A private landlord in Wrexham has been prosecuted by Wrexham Council for operating an unlicensed house in multiple occupation (HMO).

At Mold Magistrates Court yesterday, landlord Jane Sabio – who had pleaded guilty at an earlier hearing – was fined £5,000, with costs of £1,697 and a £170 victim surcharge also imposed.

An officer from the council’s Environmental Health and Housing Standards team found the unlicensed HMO during an inspection following up on a complaint due to lack of repairs.

Letting agents Countrywide, trading as Beresford Adams, also pleaded guilty to a number of breaches at the same property, including inadequate fire safety measures and failing to supply an electrical safety certificate to Wrexham Council.

In sentencing at Wrexham Magistrates Court earlier this month, Countrywide was fined a total of £22,500, plus a £107 victim surcharge and £2,819 costs.

Cllr Hugh Jones, lead member for communities, partnerships, public protection and community safety, said: “The council is proactively working with landlords and letting agents to assist them in raising standards for tenants.

“But if they choose not to cooperate and not to comply with the legal requirements, we will have no hesitation in taking firm enforcement action, as this case demonstrates.”
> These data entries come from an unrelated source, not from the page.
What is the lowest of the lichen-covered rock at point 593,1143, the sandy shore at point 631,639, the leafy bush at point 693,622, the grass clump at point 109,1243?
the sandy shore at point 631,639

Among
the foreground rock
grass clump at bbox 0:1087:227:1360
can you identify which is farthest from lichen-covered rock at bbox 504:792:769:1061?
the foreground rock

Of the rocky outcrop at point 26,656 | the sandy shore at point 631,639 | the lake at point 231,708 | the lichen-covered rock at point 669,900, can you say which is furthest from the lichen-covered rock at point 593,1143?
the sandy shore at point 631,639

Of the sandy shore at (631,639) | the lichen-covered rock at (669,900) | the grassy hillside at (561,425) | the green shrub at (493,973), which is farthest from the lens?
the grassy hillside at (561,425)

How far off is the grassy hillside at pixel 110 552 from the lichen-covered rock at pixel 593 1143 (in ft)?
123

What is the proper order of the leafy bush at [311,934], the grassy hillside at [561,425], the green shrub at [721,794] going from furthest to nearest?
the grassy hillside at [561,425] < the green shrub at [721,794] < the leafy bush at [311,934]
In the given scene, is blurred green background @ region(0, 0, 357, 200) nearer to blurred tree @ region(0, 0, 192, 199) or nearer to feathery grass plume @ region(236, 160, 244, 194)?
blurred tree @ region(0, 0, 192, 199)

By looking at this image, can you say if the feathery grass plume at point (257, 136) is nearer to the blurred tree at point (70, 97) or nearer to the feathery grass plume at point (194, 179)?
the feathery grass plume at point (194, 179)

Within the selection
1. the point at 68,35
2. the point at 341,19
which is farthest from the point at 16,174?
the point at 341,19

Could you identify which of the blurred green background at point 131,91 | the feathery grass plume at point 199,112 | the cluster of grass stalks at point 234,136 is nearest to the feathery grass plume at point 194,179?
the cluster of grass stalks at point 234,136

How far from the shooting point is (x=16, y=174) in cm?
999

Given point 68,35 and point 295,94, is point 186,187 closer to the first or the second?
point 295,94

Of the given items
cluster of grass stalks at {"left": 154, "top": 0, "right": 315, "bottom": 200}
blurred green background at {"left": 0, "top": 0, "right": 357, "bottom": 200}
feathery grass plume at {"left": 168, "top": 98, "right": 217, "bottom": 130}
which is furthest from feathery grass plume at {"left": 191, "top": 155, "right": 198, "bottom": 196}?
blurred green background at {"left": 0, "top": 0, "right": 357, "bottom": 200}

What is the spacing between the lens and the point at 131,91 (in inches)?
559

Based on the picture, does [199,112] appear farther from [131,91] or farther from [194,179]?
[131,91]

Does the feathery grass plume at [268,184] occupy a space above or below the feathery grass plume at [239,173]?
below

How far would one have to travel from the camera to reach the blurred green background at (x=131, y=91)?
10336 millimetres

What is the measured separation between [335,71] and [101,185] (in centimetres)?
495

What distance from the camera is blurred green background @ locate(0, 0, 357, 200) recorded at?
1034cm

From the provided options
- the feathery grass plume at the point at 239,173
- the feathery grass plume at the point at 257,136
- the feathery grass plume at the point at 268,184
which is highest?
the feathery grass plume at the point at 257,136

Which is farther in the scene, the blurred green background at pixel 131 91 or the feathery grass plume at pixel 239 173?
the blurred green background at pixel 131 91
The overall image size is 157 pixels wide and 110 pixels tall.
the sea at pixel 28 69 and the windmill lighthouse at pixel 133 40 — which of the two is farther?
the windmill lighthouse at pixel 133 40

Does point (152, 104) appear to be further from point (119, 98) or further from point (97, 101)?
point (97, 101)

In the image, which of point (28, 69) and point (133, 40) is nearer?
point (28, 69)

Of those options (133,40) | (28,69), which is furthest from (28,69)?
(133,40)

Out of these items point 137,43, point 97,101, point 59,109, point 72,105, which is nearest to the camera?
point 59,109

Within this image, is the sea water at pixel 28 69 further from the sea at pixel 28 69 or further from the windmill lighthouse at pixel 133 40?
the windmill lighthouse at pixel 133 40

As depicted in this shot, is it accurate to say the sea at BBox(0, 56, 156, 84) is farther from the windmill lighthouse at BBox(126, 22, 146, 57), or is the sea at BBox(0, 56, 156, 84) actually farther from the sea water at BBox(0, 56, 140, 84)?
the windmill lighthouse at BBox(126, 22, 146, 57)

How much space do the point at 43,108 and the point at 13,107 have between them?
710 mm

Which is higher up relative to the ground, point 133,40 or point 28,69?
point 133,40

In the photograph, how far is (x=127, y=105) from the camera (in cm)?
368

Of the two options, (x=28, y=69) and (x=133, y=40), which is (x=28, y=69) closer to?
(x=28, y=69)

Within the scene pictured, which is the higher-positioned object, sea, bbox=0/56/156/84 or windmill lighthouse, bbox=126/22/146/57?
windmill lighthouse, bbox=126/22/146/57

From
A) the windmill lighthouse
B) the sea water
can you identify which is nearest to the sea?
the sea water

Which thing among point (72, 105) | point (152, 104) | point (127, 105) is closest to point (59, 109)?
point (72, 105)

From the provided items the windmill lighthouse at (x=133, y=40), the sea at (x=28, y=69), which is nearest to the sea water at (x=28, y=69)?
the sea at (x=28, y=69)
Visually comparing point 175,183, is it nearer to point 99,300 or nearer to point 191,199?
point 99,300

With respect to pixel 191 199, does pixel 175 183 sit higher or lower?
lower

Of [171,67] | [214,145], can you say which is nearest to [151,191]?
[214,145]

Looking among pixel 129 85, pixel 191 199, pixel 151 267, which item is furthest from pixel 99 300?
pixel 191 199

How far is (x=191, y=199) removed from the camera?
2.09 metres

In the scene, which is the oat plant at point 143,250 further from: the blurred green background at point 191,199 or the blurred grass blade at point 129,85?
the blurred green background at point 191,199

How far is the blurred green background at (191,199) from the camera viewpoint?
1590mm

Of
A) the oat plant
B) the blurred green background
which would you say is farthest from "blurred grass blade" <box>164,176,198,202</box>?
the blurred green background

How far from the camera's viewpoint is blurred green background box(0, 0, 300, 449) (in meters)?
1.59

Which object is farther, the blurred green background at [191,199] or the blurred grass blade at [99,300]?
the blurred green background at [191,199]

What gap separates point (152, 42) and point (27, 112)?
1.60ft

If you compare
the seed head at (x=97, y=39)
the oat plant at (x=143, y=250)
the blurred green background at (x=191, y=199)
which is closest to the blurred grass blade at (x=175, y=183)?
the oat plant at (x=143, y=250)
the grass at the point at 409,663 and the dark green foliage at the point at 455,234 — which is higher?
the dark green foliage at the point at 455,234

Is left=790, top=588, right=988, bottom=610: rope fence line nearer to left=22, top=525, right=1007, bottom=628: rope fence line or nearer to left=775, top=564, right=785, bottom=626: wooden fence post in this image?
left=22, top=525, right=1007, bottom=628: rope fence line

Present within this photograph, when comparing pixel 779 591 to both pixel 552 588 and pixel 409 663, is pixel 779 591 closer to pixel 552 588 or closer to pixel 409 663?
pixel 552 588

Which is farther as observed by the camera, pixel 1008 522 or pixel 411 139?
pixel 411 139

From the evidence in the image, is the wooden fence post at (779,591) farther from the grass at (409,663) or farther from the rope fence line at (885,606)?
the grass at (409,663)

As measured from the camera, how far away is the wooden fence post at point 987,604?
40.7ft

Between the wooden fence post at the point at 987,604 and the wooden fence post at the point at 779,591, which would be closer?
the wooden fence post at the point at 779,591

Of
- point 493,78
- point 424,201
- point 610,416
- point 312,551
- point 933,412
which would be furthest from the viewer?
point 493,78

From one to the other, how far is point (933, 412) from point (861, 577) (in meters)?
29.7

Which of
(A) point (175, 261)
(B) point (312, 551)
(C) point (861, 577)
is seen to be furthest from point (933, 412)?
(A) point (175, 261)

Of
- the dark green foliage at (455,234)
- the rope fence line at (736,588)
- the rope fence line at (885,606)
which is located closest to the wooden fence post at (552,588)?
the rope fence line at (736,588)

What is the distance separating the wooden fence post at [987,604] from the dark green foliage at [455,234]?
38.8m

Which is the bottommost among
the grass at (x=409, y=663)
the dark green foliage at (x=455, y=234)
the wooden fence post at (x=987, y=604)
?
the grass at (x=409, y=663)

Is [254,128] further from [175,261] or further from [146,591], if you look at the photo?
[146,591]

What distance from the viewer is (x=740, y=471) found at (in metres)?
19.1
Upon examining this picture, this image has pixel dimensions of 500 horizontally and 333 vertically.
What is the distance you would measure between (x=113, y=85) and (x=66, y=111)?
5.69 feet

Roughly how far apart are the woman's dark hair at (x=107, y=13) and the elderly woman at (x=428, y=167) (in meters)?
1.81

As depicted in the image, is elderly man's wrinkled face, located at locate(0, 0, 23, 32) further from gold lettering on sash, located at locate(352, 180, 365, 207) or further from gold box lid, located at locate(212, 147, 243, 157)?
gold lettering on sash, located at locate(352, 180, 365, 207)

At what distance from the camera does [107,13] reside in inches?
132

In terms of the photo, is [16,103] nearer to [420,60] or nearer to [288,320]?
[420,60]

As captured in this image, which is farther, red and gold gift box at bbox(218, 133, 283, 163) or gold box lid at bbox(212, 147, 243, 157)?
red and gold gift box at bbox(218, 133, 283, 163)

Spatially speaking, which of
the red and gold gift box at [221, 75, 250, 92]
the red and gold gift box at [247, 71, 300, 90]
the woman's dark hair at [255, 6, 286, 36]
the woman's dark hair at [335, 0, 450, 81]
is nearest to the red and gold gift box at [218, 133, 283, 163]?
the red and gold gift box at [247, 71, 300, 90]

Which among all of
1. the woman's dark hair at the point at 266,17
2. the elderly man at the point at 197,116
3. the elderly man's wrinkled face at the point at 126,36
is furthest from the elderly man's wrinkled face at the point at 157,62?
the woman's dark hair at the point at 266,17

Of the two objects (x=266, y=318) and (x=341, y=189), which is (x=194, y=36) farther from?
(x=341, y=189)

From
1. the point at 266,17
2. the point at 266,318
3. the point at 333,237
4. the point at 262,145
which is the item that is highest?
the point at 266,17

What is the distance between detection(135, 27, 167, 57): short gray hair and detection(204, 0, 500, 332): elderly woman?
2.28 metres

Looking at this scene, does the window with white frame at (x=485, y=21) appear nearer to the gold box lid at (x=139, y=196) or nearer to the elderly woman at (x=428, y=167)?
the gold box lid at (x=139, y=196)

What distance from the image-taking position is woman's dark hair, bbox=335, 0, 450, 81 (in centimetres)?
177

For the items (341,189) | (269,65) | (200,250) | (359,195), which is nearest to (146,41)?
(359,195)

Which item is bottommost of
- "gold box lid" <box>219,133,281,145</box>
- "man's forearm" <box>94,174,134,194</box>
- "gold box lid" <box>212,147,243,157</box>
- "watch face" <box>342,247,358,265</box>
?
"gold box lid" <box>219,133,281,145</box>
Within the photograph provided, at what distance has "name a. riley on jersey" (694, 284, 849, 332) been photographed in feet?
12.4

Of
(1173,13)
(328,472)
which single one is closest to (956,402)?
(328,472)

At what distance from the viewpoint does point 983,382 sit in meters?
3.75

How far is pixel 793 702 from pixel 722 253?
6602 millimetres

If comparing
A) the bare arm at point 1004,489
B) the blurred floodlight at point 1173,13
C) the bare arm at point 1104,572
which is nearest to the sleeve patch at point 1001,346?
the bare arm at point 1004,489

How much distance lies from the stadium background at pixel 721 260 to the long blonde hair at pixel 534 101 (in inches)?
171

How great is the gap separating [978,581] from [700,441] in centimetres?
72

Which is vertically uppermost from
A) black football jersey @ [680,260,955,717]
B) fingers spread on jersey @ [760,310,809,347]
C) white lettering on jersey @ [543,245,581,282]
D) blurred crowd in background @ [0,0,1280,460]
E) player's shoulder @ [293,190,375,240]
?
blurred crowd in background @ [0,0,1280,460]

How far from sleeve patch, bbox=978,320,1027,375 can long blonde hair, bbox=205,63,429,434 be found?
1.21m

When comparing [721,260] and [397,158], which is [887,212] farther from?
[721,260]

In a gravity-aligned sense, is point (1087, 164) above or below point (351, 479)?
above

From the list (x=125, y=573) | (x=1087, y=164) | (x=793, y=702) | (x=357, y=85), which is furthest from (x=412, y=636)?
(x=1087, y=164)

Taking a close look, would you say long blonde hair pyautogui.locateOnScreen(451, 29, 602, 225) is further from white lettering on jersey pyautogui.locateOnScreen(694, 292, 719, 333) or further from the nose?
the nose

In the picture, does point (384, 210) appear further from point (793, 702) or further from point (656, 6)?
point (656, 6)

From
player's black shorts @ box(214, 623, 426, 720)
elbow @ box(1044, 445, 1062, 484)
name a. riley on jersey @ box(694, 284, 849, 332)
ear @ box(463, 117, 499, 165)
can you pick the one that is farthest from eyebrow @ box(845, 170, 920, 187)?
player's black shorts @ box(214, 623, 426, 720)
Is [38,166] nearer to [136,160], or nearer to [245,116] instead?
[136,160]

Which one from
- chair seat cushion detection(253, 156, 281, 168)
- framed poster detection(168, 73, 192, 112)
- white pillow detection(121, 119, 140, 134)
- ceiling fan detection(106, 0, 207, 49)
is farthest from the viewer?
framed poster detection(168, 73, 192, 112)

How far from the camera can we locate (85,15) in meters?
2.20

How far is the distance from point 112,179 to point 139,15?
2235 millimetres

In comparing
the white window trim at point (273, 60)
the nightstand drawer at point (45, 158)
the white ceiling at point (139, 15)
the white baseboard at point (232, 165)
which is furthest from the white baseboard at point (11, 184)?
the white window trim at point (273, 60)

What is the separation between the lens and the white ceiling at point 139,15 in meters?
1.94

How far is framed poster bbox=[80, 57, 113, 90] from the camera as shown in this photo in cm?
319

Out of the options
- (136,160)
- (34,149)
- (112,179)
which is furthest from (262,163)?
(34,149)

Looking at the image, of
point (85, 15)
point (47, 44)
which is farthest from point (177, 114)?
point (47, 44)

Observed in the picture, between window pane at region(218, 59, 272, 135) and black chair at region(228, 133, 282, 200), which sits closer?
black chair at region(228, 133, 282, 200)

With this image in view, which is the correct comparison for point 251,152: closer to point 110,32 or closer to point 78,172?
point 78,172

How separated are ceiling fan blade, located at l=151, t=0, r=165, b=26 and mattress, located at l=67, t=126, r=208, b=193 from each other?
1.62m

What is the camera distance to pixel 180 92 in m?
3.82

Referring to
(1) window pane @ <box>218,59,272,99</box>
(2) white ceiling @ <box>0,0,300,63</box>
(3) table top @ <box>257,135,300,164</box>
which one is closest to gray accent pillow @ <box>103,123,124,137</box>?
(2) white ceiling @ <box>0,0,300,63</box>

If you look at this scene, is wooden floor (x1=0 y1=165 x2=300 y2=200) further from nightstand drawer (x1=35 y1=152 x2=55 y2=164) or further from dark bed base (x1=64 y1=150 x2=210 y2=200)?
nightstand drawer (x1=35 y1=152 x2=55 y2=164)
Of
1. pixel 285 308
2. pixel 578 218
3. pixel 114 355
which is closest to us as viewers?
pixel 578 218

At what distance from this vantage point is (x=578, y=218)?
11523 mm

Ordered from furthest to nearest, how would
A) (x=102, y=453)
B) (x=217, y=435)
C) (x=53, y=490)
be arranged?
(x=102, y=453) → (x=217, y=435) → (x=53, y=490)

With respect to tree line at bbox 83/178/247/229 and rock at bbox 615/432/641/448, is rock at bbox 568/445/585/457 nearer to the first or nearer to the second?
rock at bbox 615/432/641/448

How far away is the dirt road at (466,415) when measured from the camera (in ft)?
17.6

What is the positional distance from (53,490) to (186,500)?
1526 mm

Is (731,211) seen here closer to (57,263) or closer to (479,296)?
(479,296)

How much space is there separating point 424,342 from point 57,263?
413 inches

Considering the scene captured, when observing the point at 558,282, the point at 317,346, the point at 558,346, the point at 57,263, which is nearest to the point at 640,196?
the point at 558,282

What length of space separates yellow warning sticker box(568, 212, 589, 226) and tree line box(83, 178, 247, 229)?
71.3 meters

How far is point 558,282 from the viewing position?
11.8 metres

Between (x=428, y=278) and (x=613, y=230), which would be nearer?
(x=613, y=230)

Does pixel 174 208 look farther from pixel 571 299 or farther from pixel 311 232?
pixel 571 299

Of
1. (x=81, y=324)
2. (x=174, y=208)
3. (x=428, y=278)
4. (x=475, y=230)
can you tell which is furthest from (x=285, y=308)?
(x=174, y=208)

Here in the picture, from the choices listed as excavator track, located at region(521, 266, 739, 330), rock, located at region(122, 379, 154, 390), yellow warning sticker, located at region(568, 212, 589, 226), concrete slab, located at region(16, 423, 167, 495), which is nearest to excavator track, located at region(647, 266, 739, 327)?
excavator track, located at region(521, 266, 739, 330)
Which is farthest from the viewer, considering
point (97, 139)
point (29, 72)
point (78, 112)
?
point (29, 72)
Wrexham Council say: “Most landlords and letting agents ensure HMOs are properly licensed and maintained, but if your landlord or letting agent fails to acquire an HMO licence or carry out the necessary repairs and make adequate fire safety arrangements, you can contact the Environmental Health and Housing Standards team by e-mail at HealthandHousing@wrexham.gov.uk or on 01978 292040.

“We keep a list of currently licensed HMOs on our website, and also provide information on what an HMO is, and how they can be licensed.”